ステップ2 「A 緊急ではないが重要な仕事」をさらに「(他者が決めた)締切」の有無で区別する。

 ステップ1で4分類に分けたら、そのうち、「A 緊急ではないが重要な仕事」をさらに「(他者が決めた)締切」の有無で分けます。
 
 「締切」のある仕事は「締切」から逆算して、仕事をいくつかの小さな仕事に分割し、取りかかりやすい大きさにしてから、「自分で」小さな締切を設定します。そして、あせらず1つずつ、仕事に取り組みます。

 実は、「締切」のない仕事も「締切」のあるものと同様の対処方法が有効です。つまり、仕事をいくつかの小さな仕事に分割し、取りかかりやすい大きさにしてから、「自分で」小さな締切を設定するのです。そしてやはり、あせらず1つずつ、仕事に取り組みます。
 ほんの取っ掛かりに手を付けるだけでも、徐々に、アイデアがひらめいたり、問題がほぐれたりしてきます。1度にかける時間は短くても大丈夫です。何しろ「締切」がない仕事なのですから。目や耳に入る情報を感知するセンサーが、その重要な仕事のヒントを拾ってくるようになります。


 より確実に「自分で」設定した締め切りを達成したいのなら、「他者」の力を借りることにします。同僚や上司に「自分で」設定した締切を宣言することで、「(他者が決めた)締切」がある状況を作り出すのです。同僚や上司に仕事の期限を共有してもらうことで、「A 緊急ではないが重要な仕事」を時間の経過とともに「B 緊急であり重要な仕事」に変化させる作戦です。

ステップ3 毎日の時間割に組み込む。

 毎日の時間割のはじめに、「A 緊急ではないが重要な仕事」と「B 緊急であり重要な仕事」を組み込みます。
 「C 緊急であるが重要ではない仕事」は、時間をきめて、まとめて処理します。
 「D 緊急でもなく重要ではない仕事」は、後回しです。朝1番にちょっとした用事を片づけた方が、その後落ち着いて仕事ができそうに思うかもしれませんが、ここは譲れません。Dに手を付けるのは、AとBの仕事を済ませてからにしましょう。

 時間割の設定とアラームの活用については、こちらの記事をどうぞ。

ステップ4 振り返り、修正する。

 ステップ1からステップ3を振り返り、仕事のやり方を修正し、またステップ1に戻ります。

 このとき、仕事の目標設定と記録に手帳の活用もおすすめです。手帳の活用方法については、こちらの記事をどうぞ。

 「A 緊急ではないが重要な仕事」をさらに「(他者が決めた)締切」の有無で区別した割には、結局、対処法が同じ(ステップ2)だなんて、がっかりさせてしまいましたか。
 大事なことは、いつまでもやることリストに残ったままになっている理由をはっきりさせることです。理由がはっきりすれば、対処法があります。

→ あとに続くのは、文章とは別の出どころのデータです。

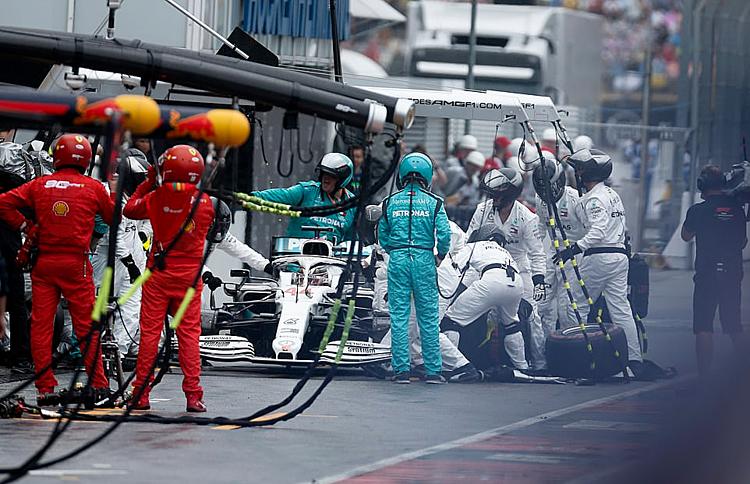Chiếc xe của Hamilton ở trong pitstop gần một phút.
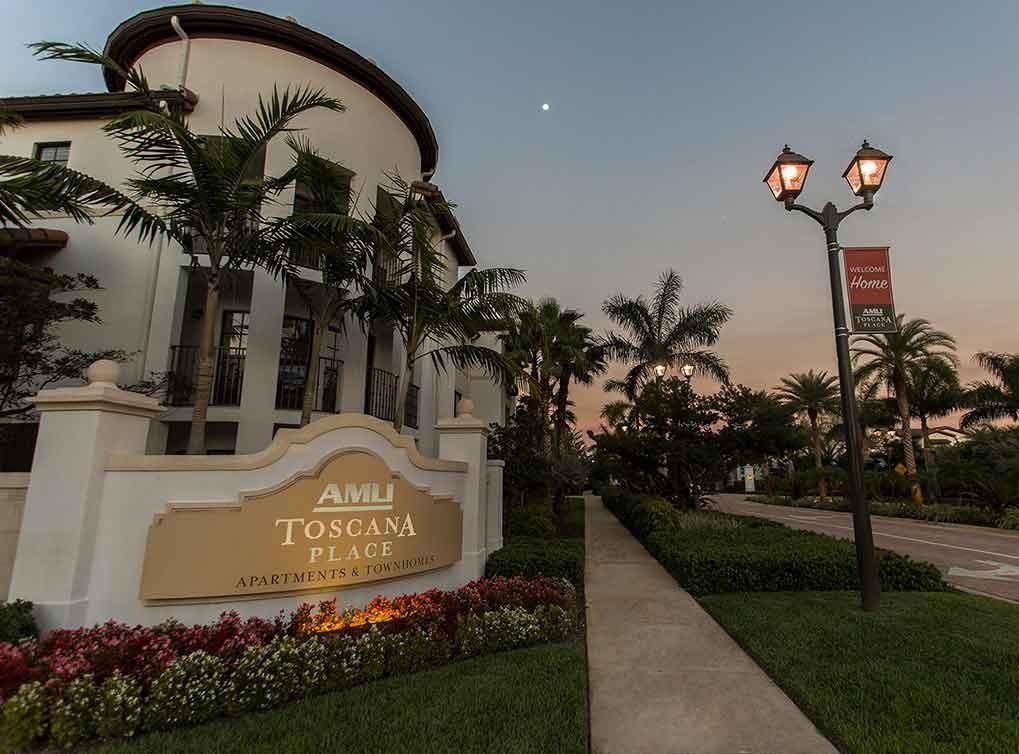Apartments Near NSU AMLI Toscana Place for Nova Southeastern University Students in Fort Lauderdale, FL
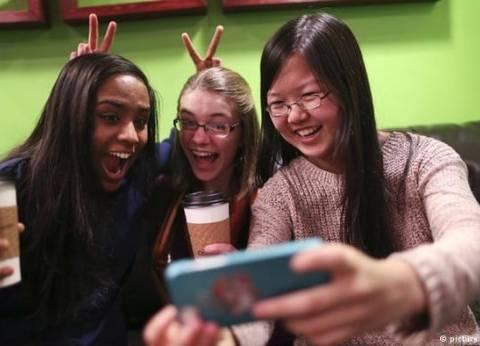التواصل الاجتماعي- يقرّبنا أم يبعدنا عن بعض؟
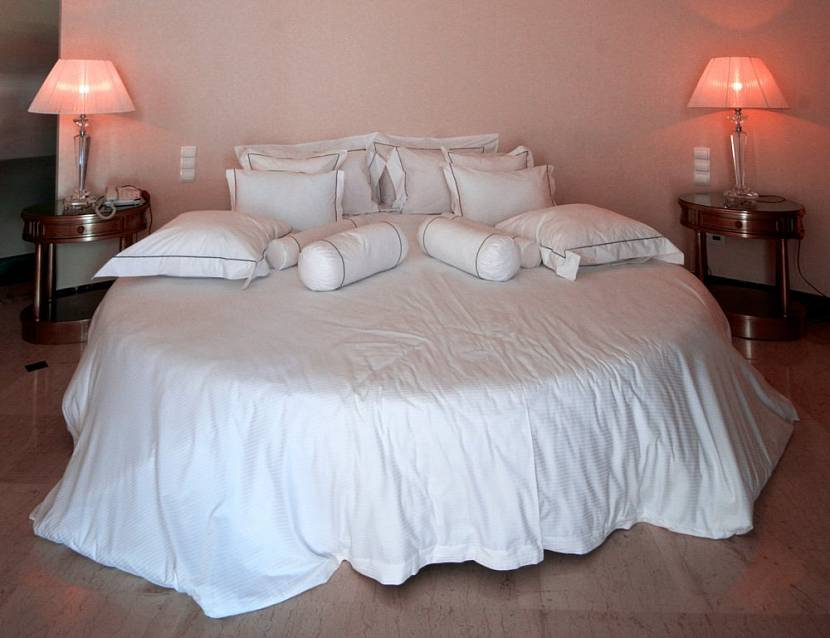 Круглая кровать с коллекцией подушек
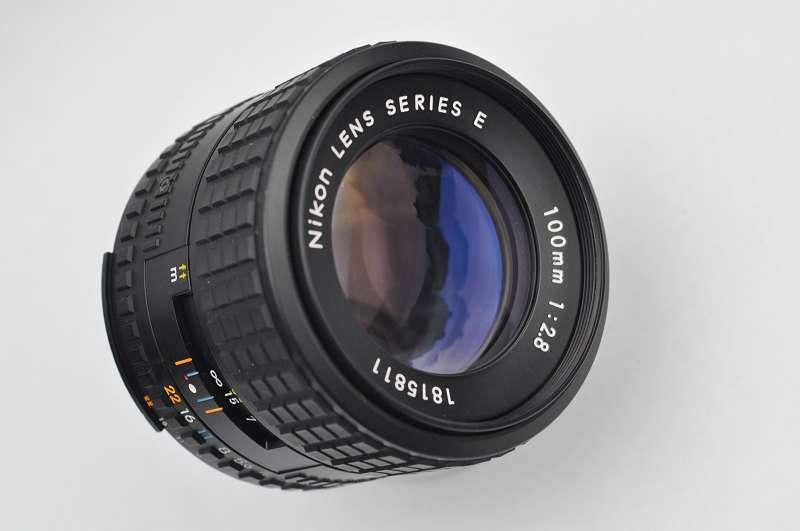 Nikon 100mm Serie E 2.8 AIS - superscharfes Portraitobjektiv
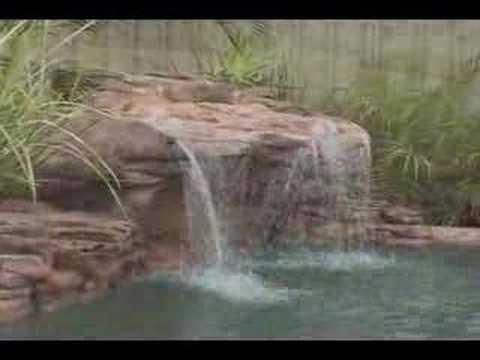 Chute pour piscine chute en roche artificielle pour for Piscine jardin youtube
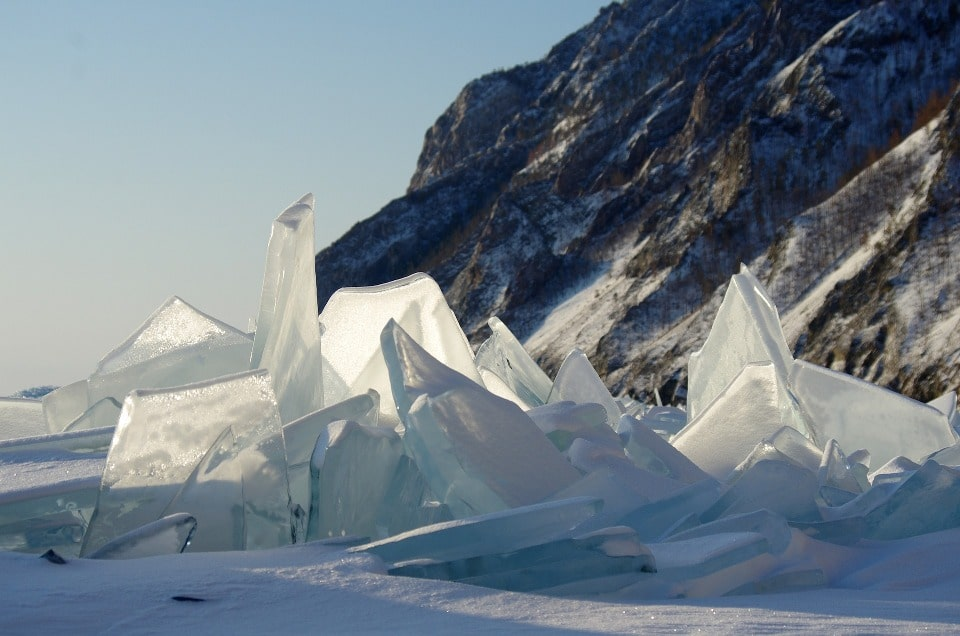 Байкальский лед очень напоминает слюду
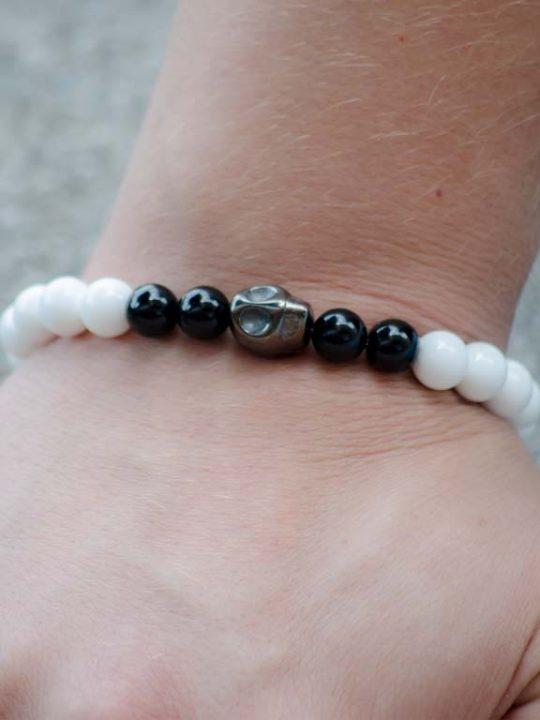 Black White Onyx Gemstone Hematite Skull Stretch Bracelet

 とりわけ「締切」がない仕事には、後回しにする理由が何かしらあるはずです。もし、「自分の仕事が増えることが目に見えている」とか、「こんな仕事は自分のする仕事ではない」、「こんなことをしても誰の参加も見込めない」などの、やらない言い訳が浮かぶと同時に、なんとなく心が重くなる仕事がリストにあるのなら、それこそが、あなたにとって最も重要な仕事であるサインです。あなたは直観的に、その仕事をした方がいいと感じているはずです。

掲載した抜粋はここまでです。